6.Where a Member State exercises the option referred to in point (b) of paragraph 4, it may exempt operators of the following district heating and cooling systems from the application of that point:
(a)efficient district heating and cooling;
(b)efficient district heating and cooling that exploits high-efficiency cogeneration;
(c)district heating and cooling that, on the basis of a plan approved by the competent authority, is efficient district heating and cooling by 31 December 2025;
(d)district heating and cooling with a total rated thermal input below 20 MW.
7.The right to disconnect by terminating or modifying a contract in accordance with paragraph 2 may be exercised by individual customers, by joint undertakings formed by customers or by parties acting on behalf of customers. For multi-apartment blocks, such disconnection may be exercised only at a whole building level in accordance with the applicable housing law.
8.Member States shall require electricity distribution system operators to assess at least every four years, in cooperation with the operators of district heating or cooling systems in their respective area, the potential for district heating or cooling systems to provide balancing and other system services, including demand response and storing of excess electricity from renewable sources, and whether the use of the identified potential would be more resource- and cost-efficient than alternative solutions.
9.Member States shall ensure that the rights of consumers and the rules for operating district heating and cooling systems in accordance with this Article are clearly defined and enforced by the competent authority.

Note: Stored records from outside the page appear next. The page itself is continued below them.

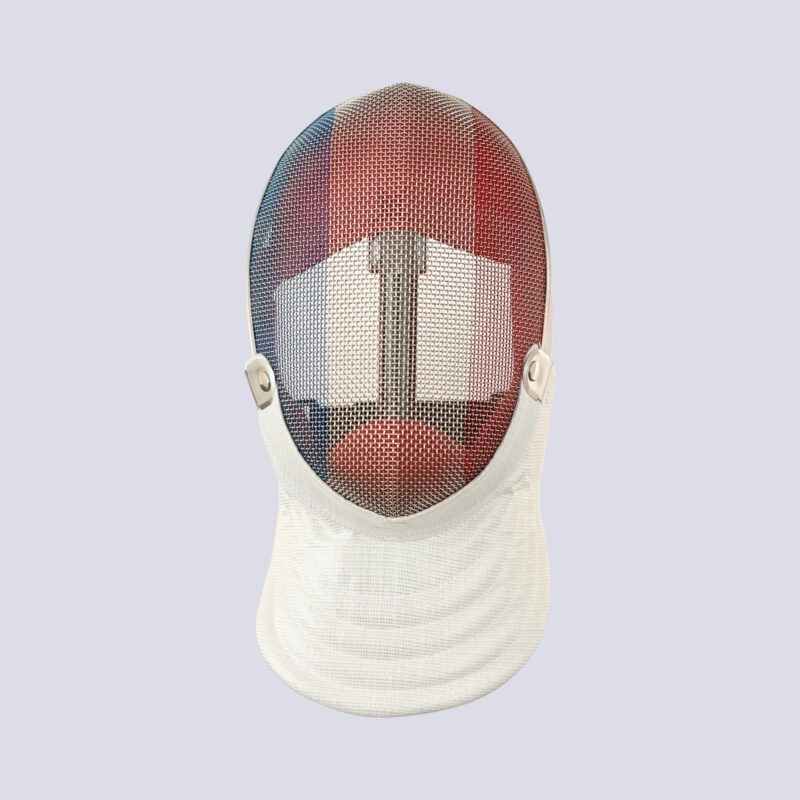 Sabre mask FIE 1600N Stainless steel France - PRIEUR Sports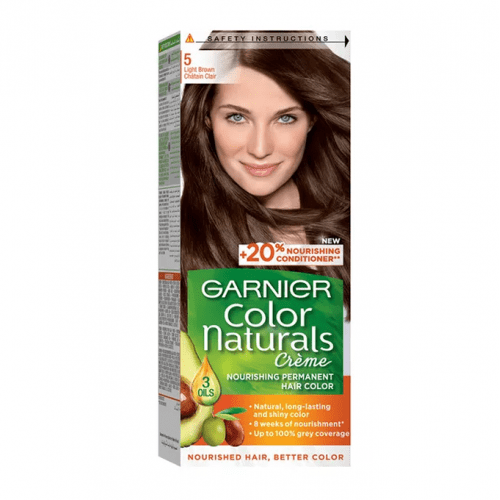 Garnier Color Naturals Creme - Light Brown Garnier Color Naturals Creme - Light Brown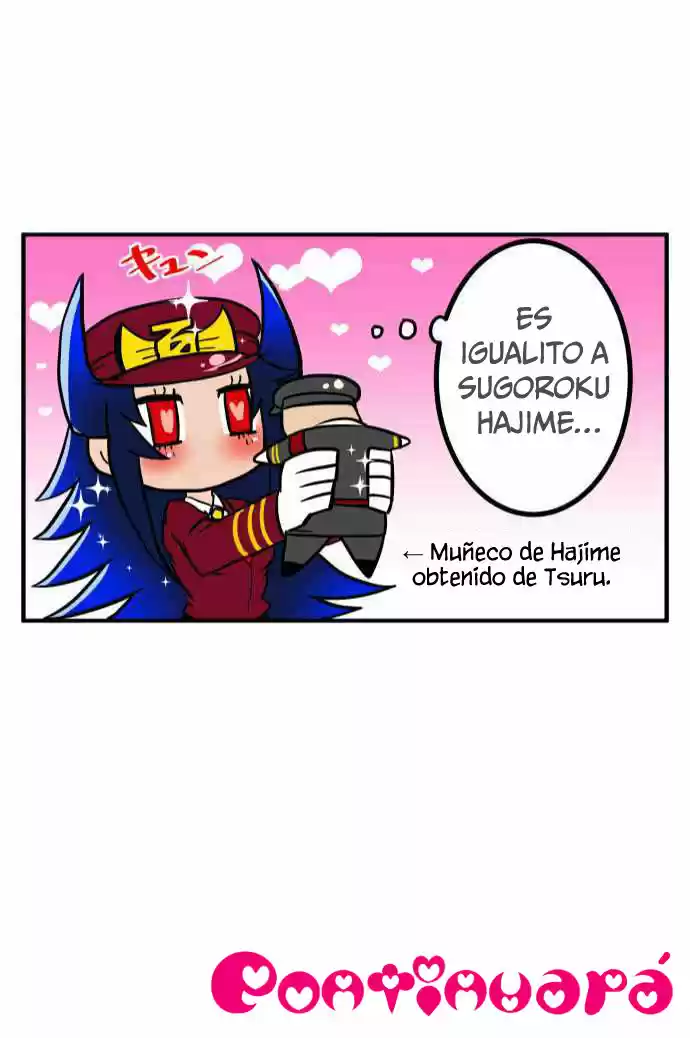Nanbaka capítulo 37.2, página 24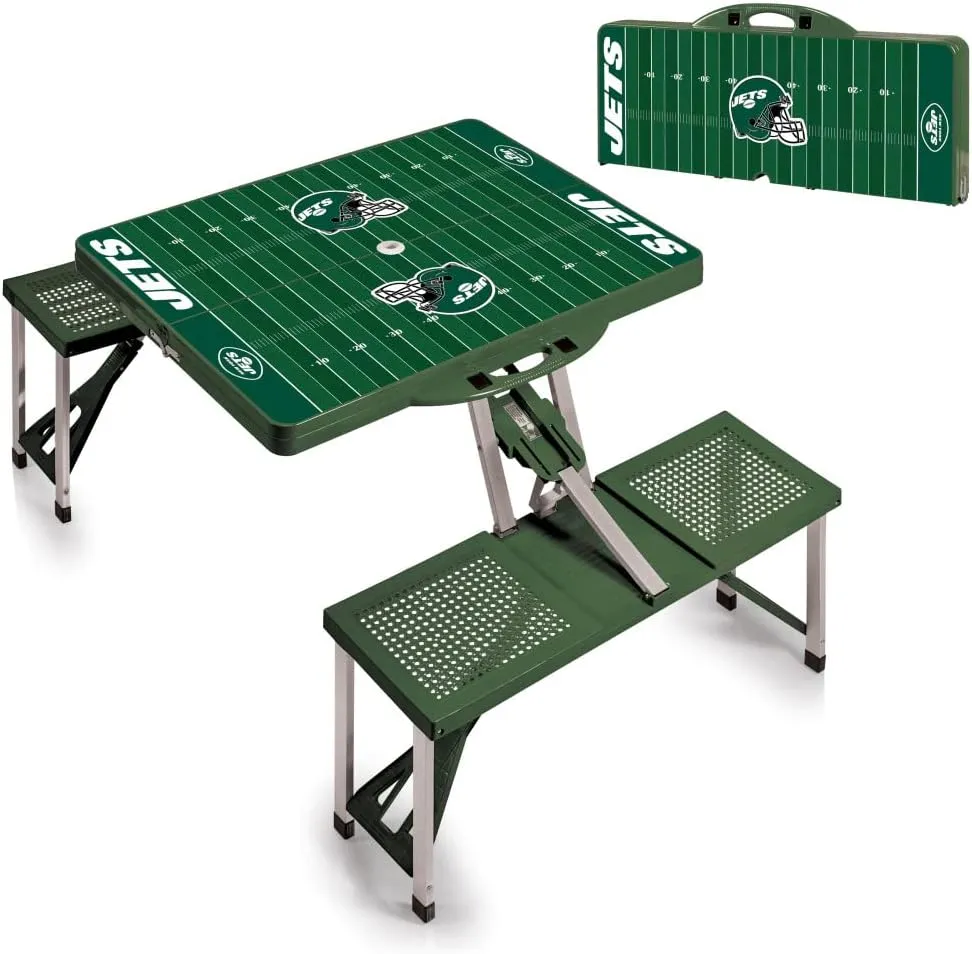Green Bay Packers Picnic Table - Green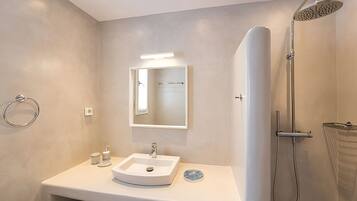 Appartement, 1 chambre | Salle de bain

10.A Member State shall not be required to apply paragraphs 2 to 9 of this Article where:
(a)its share of district heating and cooling is less than or equal to 2 % of the overall consumption of energy in heating and cooling on 24 December 2018;
(b)its share of district heating and cooling is increased above 2 % by developing new efficient district heating and cooling based on its integrated national energy and climate plan pursuant to Annex I to Regulation (EU) 2018/1999 or the assessment referred to in Article 15(7) of this Directive; or
(c)its share of systems referred to in paragraph 6 of this Article constitutes over 90 % of total sales of its district heating and cooling.